Lines excerpted from a collection
>>>

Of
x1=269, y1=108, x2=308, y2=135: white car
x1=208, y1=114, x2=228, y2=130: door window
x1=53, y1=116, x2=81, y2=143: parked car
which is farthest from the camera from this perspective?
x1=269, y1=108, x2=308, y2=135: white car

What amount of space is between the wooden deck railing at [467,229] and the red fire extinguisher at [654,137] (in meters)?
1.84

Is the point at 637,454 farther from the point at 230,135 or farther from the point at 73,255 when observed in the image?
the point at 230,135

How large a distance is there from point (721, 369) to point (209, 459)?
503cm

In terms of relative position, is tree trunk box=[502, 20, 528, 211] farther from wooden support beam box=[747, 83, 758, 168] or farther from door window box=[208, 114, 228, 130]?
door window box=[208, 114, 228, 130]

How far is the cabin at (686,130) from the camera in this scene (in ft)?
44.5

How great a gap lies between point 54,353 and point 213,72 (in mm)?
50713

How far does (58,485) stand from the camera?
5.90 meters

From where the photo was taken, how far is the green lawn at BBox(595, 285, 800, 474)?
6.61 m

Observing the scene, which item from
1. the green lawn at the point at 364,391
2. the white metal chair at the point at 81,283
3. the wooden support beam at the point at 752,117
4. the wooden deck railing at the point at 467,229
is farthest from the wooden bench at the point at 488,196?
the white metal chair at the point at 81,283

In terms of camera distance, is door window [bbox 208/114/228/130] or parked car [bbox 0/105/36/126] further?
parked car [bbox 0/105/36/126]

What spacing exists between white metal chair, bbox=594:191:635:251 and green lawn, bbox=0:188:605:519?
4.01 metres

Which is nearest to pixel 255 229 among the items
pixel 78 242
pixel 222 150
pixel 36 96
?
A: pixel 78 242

<<<
>>>

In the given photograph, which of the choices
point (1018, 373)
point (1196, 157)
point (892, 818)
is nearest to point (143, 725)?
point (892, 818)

<<<

### EXERCISE TASK
Write out the lines unchanged, starting at the line containing "How far does (58,485) stand from the camera?" and ending with the line containing "A: pixel 78 242", both included.

### RESPONSE FOR THIS EXERCISE
How far does (58,485) stand from the camera?
5.90 meters

From where the photo was taken, how far is the green lawn at BBox(595, 285, 800, 474)?
6.61 m

Observing the scene, which item from
1. the green lawn at the point at 364,391
2. the white metal chair at the point at 81,283
3. the wooden support beam at the point at 752,117
4. the wooden deck railing at the point at 467,229
is farthest from the wooden bench at the point at 488,196?
the white metal chair at the point at 81,283

In terms of camera distance, is door window [bbox 208/114/228/130] or parked car [bbox 0/105/36/126] further?
parked car [bbox 0/105/36/126]

What spacing exists between white metal chair, bbox=594:191:635:251 and green lawn, bbox=0:188:605:519?
4.01 metres

Which is nearest to pixel 255 229 among the items
pixel 78 242
pixel 222 150
pixel 36 96
?
A: pixel 78 242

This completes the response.